#### Listed records
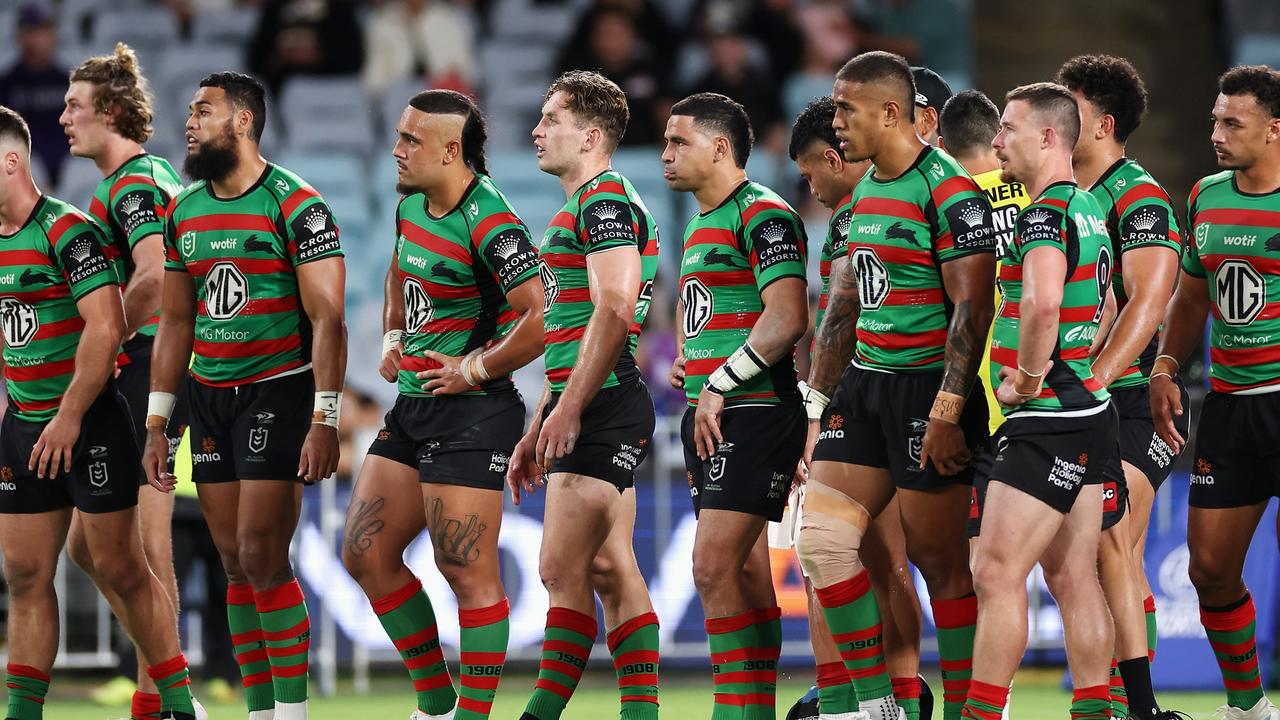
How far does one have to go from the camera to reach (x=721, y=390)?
20.2 ft

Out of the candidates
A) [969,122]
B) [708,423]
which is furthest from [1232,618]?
[708,423]

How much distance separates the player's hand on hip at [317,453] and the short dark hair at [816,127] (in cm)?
223

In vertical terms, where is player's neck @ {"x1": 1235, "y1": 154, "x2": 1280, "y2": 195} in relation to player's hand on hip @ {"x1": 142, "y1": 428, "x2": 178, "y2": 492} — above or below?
above

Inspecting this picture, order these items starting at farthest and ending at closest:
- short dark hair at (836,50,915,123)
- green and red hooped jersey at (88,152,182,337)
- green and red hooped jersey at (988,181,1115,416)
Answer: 1. green and red hooped jersey at (88,152,182,337)
2. short dark hair at (836,50,915,123)
3. green and red hooped jersey at (988,181,1115,416)

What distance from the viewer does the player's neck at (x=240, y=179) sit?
6590 mm

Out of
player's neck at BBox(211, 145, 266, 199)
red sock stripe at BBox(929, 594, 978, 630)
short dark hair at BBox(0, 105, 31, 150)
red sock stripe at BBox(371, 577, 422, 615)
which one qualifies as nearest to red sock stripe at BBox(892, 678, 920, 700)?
red sock stripe at BBox(929, 594, 978, 630)

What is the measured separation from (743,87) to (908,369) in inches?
349

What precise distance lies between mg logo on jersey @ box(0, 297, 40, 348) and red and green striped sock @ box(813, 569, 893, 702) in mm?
3436

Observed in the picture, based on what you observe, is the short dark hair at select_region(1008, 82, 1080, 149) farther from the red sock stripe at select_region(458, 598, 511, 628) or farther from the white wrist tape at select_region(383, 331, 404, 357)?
the red sock stripe at select_region(458, 598, 511, 628)

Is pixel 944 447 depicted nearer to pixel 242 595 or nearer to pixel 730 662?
pixel 730 662

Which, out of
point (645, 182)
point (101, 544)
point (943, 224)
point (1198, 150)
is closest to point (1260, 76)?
point (943, 224)

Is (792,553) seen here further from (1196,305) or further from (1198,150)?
(1198,150)

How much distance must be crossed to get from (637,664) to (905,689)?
42.1 inches

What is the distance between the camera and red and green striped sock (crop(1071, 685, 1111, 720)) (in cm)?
591
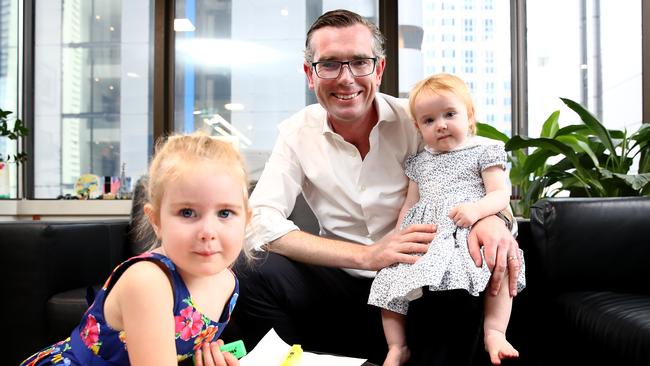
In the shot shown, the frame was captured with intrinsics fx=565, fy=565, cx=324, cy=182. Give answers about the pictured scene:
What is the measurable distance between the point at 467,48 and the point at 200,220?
10.9ft

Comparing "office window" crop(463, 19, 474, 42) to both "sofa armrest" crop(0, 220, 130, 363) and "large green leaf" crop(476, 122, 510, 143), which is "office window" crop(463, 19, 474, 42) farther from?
"sofa armrest" crop(0, 220, 130, 363)

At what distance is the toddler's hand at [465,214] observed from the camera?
137 cm

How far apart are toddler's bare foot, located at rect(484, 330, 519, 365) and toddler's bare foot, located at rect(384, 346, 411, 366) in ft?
0.61

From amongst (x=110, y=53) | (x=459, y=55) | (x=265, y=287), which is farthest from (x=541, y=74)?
(x=110, y=53)

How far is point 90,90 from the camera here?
4.20 metres

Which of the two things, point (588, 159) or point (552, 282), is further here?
point (588, 159)

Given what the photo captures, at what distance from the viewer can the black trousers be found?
1.33m

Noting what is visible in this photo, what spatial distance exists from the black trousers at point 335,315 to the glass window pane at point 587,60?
194cm

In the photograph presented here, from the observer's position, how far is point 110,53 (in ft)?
13.7

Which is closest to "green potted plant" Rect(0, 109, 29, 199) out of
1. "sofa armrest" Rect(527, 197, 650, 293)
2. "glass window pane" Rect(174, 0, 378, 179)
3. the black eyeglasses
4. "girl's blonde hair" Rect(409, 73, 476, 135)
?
"glass window pane" Rect(174, 0, 378, 179)

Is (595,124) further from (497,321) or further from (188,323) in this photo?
(188,323)

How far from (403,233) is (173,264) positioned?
2.21 ft

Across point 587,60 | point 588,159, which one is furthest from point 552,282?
point 587,60

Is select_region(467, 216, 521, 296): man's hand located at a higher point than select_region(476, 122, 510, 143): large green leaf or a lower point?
lower
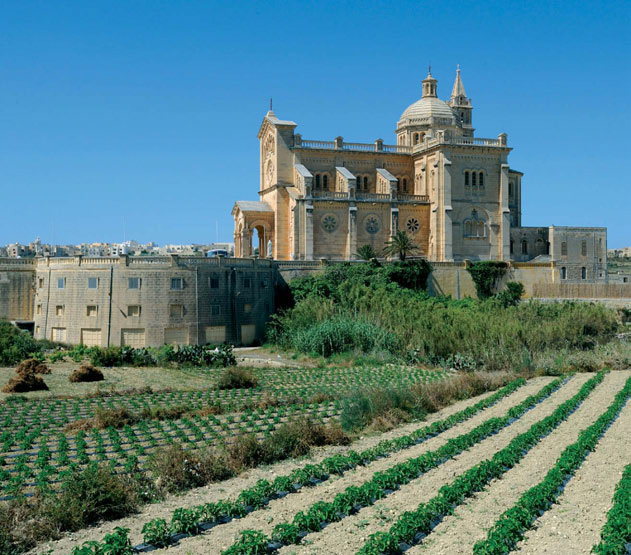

#### Directive
Copy out all of the data above exactly, word for word, leaving out the pictures.

#### Worked answer
How far does one have to go from the camera to reach (x=721, y=390)?
20.2 ft

Out of the candidates
A) [969,122]
B) [708,423]
which is furthest from [1232,618]?
[708,423]

How much distance separates the player's hand on hip at [317,453] and the short dark hair at [816,127] (in cm)?
223

In vertical terms, where is player's neck @ {"x1": 1235, "y1": 154, "x2": 1280, "y2": 195} in relation to player's hand on hip @ {"x1": 142, "y1": 428, "x2": 178, "y2": 492} — above or below?
above

Inspecting this picture, order these items starting at farthest and ending at closest:
- short dark hair at (836,50,915,123)
- green and red hooped jersey at (88,152,182,337)
- green and red hooped jersey at (988,181,1115,416)
Answer: 1. green and red hooped jersey at (88,152,182,337)
2. short dark hair at (836,50,915,123)
3. green and red hooped jersey at (988,181,1115,416)

What distance from the viewer does the player's neck at (x=240, y=179) sit?
6590 mm

Out of
player's neck at BBox(211, 145, 266, 199)
red sock stripe at BBox(929, 594, 978, 630)
short dark hair at BBox(0, 105, 31, 150)
red sock stripe at BBox(371, 577, 422, 615)
which one qualifies as nearest to red sock stripe at BBox(892, 678, 920, 700)?
red sock stripe at BBox(929, 594, 978, 630)

What is the measured separation from (743,87) to (908,369) in inches?
349

What precise distance lies between mg logo on jersey @ box(0, 297, 40, 348) and red and green striped sock @ box(813, 569, 893, 702) in mm?
3436

Observed in the picture, based on what you observe, is the short dark hair at select_region(1008, 82, 1080, 149) farther from the red sock stripe at select_region(458, 598, 511, 628) or farther from the white wrist tape at select_region(383, 331, 404, 357)?
the red sock stripe at select_region(458, 598, 511, 628)

Is pixel 944 447 depicted nearer to pixel 242 595 or nearer to pixel 730 662?
pixel 730 662

Which, out of
point (645, 182)
point (101, 544)
point (943, 224)
point (1198, 150)
is closest to point (1260, 76)?
point (943, 224)

Is (792,553) seen here further from (1196,305) or further from (1198,150)?
(1198,150)

How much distance must be crossed to get from (637,664) to (905,689)?
42.1 inches

What is the distance between the camera and red and green striped sock (crop(1071, 685, 1111, 720)) (in cm)?
591
In the shot shown, the frame was captured with intrinsics fx=565, fy=565, cx=324, cy=182. Give answers about the pictured scene:
What is the measurable distance between the point at 467,48 and the point at 200,220?
10.9ft

Comparing "office window" crop(463, 19, 474, 42) to both "sofa armrest" crop(0, 220, 130, 363) and "large green leaf" crop(476, 122, 510, 143), which is "office window" crop(463, 19, 474, 42) farther from?
"sofa armrest" crop(0, 220, 130, 363)

At what distance is the toddler's hand at [465,214] observed from the camera?
137 cm

How far apart are toddler's bare foot, located at rect(484, 330, 519, 365) and toddler's bare foot, located at rect(384, 346, 411, 366) in ft?
0.61

From amongst (x=110, y=53) | (x=459, y=55) | (x=265, y=287), which is farthest from (x=541, y=74)?
(x=110, y=53)

How far is point 90,90 from the camera here?
4.20 metres

Which of the two things, point (588, 159) or point (552, 282), is further here?
point (588, 159)

Given what the photo captures, at what distance from the viewer can the black trousers be found?
1.33m

Noting what is visible in this photo, what spatial distance exists from the black trousers at point 335,315 to the glass window pane at point 587,60?
194cm

In the photograph presented here, from the observer's position, how far is point 110,53 (in ft)?
13.7

Which is closest to "green potted plant" Rect(0, 109, 29, 199) out of
1. "sofa armrest" Rect(527, 197, 650, 293)
2. "glass window pane" Rect(174, 0, 378, 179)
3. the black eyeglasses
4. "girl's blonde hair" Rect(409, 73, 476, 135)
?
"glass window pane" Rect(174, 0, 378, 179)

Is (595,124) further from (497,321) or further from (188,323) in this photo?
(188,323)

How far from (403,233) is (173,264) positioned?
2.21 ft

Across point 587,60 | point 588,159, which one is furthest from point 552,282?
point 587,60

Is select_region(467, 216, 521, 296): man's hand located at a higher point than select_region(476, 122, 510, 143): large green leaf or a lower point?
lower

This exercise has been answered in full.